Lewis shut his lips and waited for Petra to speak. If she would only exclaim, “Wasn’t that Neil?” Or “Why didn’t you stop? That man needed help!” Or she might say, “Whatever is Neil McCloud doing out here so early!” Yes, Petra might say practically any inane thing at this minute, and Lewis, God help him, would have believed it ingenuous. It was her saying nothing that was so blasting....

They had rushed on for almost a full minute’s damning silence before Lewis gave up his desperate hope that Petra would say some innocent word and looked at her. Her face under the rakish, slouched felt hat was utterly colorless, but her eyes were swimmingly bright. Lewis could see that. And even as he looked, although she did not turn her face or give the slightest voluntary sign that she was conscious of his regard, her pallor vanished. Fire kindled on her cheeks.

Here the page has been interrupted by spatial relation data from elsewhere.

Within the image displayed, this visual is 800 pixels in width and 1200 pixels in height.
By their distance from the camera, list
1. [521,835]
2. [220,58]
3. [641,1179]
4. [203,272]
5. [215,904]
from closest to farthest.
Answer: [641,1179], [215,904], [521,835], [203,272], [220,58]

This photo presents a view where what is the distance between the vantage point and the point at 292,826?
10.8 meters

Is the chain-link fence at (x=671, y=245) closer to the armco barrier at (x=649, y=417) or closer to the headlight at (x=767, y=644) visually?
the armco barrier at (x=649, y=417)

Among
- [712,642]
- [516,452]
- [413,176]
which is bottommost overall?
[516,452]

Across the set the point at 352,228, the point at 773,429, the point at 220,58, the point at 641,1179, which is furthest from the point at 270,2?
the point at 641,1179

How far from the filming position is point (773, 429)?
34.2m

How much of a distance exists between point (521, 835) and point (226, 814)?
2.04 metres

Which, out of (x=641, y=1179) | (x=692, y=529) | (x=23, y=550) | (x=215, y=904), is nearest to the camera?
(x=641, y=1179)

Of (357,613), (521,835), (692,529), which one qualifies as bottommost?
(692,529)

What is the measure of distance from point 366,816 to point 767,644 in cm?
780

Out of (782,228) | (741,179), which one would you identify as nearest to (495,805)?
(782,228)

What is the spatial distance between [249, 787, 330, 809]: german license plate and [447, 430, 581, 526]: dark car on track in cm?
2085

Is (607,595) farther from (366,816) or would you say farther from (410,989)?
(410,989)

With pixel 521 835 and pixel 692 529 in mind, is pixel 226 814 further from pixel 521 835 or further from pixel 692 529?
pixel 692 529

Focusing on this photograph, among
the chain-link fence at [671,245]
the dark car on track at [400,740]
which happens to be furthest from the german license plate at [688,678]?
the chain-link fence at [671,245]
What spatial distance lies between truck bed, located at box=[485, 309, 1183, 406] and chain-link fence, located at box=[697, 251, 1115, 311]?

Now Lewis knew why he had been so bitterly angry all these minutes since Petra’s safe return, with her hair brushed to glisteningness, and a violet ribbon binding her curls. Intuition had outleapt conjecture. Even before Petra had spoken a word, while she had stood, an angel, against the bright gold plaque of the October sunlight filling the doorway, Lewis had known that he hated her beyond reason, that he loved her beyond reason—more than he had ever loved her before,—and that she was not his.